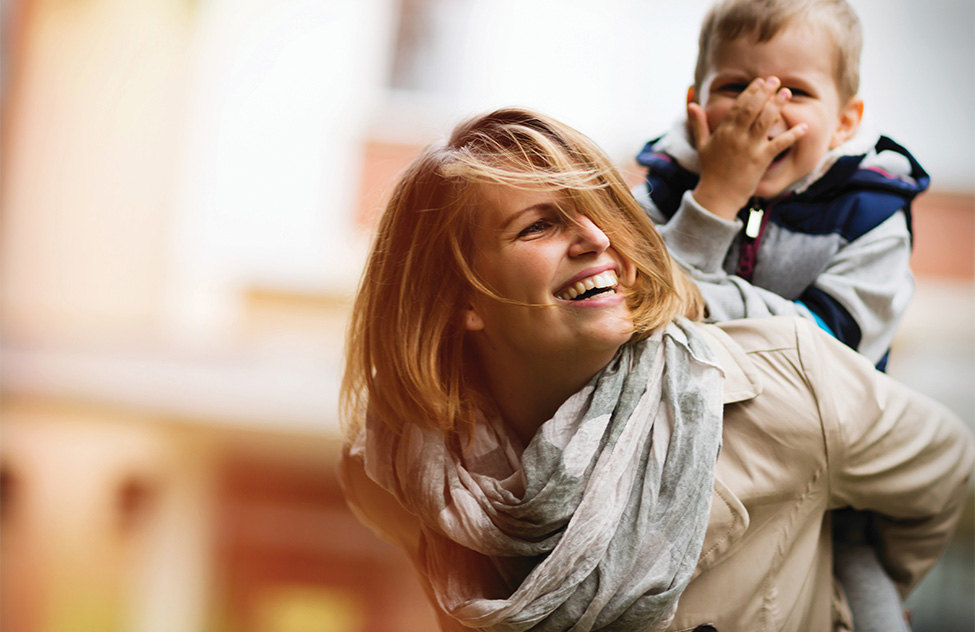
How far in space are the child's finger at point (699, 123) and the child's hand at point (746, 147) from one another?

---

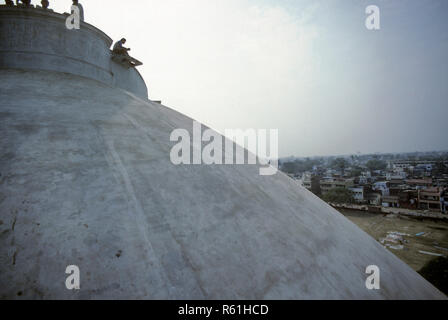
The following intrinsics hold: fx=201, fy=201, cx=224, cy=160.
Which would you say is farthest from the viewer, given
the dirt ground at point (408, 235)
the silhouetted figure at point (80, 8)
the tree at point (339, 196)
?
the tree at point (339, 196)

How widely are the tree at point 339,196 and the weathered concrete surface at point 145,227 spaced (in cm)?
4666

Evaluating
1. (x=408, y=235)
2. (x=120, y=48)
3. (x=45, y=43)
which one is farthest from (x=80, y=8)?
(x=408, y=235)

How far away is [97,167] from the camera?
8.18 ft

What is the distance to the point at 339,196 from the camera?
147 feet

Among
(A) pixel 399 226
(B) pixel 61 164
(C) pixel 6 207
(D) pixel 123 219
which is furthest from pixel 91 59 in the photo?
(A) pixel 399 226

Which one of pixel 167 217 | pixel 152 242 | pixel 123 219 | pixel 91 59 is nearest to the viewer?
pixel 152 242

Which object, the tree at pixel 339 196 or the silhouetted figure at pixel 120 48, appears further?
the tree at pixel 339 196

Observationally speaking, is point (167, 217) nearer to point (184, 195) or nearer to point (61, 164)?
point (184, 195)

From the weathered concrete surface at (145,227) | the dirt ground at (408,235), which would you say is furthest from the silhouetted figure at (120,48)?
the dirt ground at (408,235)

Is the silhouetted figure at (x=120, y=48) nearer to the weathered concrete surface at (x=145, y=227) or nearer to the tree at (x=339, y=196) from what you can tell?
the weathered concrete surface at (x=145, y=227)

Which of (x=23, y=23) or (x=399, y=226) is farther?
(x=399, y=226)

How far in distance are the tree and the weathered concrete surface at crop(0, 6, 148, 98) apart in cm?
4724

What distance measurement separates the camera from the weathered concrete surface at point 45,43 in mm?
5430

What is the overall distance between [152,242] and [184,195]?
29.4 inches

(THE TASK) Switch "weathered concrete surface" to "cracked concrete surface" in everything from the line containing "How far in distance" down to the line containing "29.4 inches", and write out those lines again with nothing else altered.

(CORRECT RESPONSE)
How far in distance are the tree and the cracked concrete surface at crop(0, 6, 148, 98) apart in cm?
4724

What distance measurement separates the camera from the cracked concrete surface at point 45,43 in mm?
5430

What is the overall distance between [152,242] and [184,195]?
29.4 inches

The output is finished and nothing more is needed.